まあ、本当にいろいろなものを集めて楽しんでいる人がいるものである。

スノードーム、フクロウなどならば、まだかわいげで、楽しそうだ。
ステッキや狛犬などはコレクションらしいコレクションと言えるだろう。

でも、時刻表?沈香?ここらあたりになって来ると、かなり専門的、学術的な感じが出て来る。集めることに、何かとても深い意義がありそうである。

しかし、そんな中でもっとも驚くのが、寄生虫だ。
この本の中で、寄生虫の項目が、とにかく浮きまくっている。この項目に来ると、きっと誰もが引いてしまうだろう。

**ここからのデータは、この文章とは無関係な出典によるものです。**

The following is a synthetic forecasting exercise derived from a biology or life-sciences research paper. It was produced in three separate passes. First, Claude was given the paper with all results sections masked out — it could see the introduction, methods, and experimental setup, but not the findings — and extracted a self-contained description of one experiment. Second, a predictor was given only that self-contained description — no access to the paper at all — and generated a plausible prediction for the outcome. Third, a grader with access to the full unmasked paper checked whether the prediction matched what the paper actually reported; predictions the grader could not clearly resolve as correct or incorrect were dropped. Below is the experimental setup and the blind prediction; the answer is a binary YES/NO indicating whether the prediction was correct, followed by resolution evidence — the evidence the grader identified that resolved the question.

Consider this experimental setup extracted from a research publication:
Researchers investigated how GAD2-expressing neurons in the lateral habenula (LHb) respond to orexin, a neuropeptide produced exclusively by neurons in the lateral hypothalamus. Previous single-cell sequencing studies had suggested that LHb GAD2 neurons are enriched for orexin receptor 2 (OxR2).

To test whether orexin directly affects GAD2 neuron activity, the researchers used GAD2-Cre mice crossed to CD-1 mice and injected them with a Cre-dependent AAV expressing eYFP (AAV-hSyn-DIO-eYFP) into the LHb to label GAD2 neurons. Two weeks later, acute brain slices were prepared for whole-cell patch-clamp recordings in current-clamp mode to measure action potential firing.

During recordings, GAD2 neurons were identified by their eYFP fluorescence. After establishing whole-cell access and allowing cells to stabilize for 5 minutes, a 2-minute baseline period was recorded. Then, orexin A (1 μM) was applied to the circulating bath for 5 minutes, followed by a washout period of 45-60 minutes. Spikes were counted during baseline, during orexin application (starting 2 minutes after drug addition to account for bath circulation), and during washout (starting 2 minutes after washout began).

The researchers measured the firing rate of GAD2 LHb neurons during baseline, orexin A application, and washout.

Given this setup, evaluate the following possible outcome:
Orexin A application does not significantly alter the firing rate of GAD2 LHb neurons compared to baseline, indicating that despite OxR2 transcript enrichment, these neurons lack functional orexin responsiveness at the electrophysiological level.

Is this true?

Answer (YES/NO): NO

しかし、この本は、もしかしたら、この寄生虫の項目こそがもっとも白眉で、もっとも重要なのかもしれない。
とにかく、この項目のインパクトに比べれば、その他のコレクションはあっという間にかすんでしまう。
寄生虫こそがこの本の真打で、あとは前座、前書き、付け足しかもしれないのだ。

この寄生虫のコレクター、藤田氏は、自分のお腹の中にいたサナダ虫をホルマリン漬けにして、キヨミちゃんと名づけている。
こんなことで引いてはいけない。

彼は医学博士で、えらいお医者さんなのである。よく調べてみると、この藤田紘一郎氏は有名な寄生虫研究家で、著書も沢山ある(もちろん寄生虫に関する本ばかり)。

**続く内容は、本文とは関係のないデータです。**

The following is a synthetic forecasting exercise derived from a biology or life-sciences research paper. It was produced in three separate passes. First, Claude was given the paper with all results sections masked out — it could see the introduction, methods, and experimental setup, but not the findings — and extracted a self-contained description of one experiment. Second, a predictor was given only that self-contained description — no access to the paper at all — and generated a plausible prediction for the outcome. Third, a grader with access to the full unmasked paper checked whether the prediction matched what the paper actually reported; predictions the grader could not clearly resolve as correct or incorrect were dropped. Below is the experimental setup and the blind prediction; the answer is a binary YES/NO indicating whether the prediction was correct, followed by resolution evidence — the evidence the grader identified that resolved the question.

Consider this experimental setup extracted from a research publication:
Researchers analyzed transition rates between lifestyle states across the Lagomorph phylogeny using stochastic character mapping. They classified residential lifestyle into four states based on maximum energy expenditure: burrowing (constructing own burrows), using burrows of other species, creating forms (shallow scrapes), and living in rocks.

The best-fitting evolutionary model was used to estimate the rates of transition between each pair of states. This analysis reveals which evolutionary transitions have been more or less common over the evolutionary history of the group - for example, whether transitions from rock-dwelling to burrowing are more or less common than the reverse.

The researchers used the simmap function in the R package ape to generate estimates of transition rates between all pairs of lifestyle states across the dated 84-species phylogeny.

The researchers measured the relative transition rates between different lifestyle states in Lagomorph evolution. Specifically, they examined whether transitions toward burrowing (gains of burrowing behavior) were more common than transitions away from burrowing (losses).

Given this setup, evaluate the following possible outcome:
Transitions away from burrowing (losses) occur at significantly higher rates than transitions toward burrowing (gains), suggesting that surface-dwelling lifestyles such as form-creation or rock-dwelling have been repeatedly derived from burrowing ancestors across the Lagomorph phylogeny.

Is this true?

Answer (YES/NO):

寄生虫は、人間に害を与えない。それどころか、なかなかいいこともしてくれているのだ、と寄生虫を擁護する必死の弁明を読むと、思わず、ああ、本当に寄生虫を愛しているのだなあ、とこちらまで寄生虫に対して、同情をしてしまいたくなるくらいである。

藤田氏の、寄生虫に関する独立したエッセイも沢山あるようだから、そちらを楽しんでもいいかもしれない。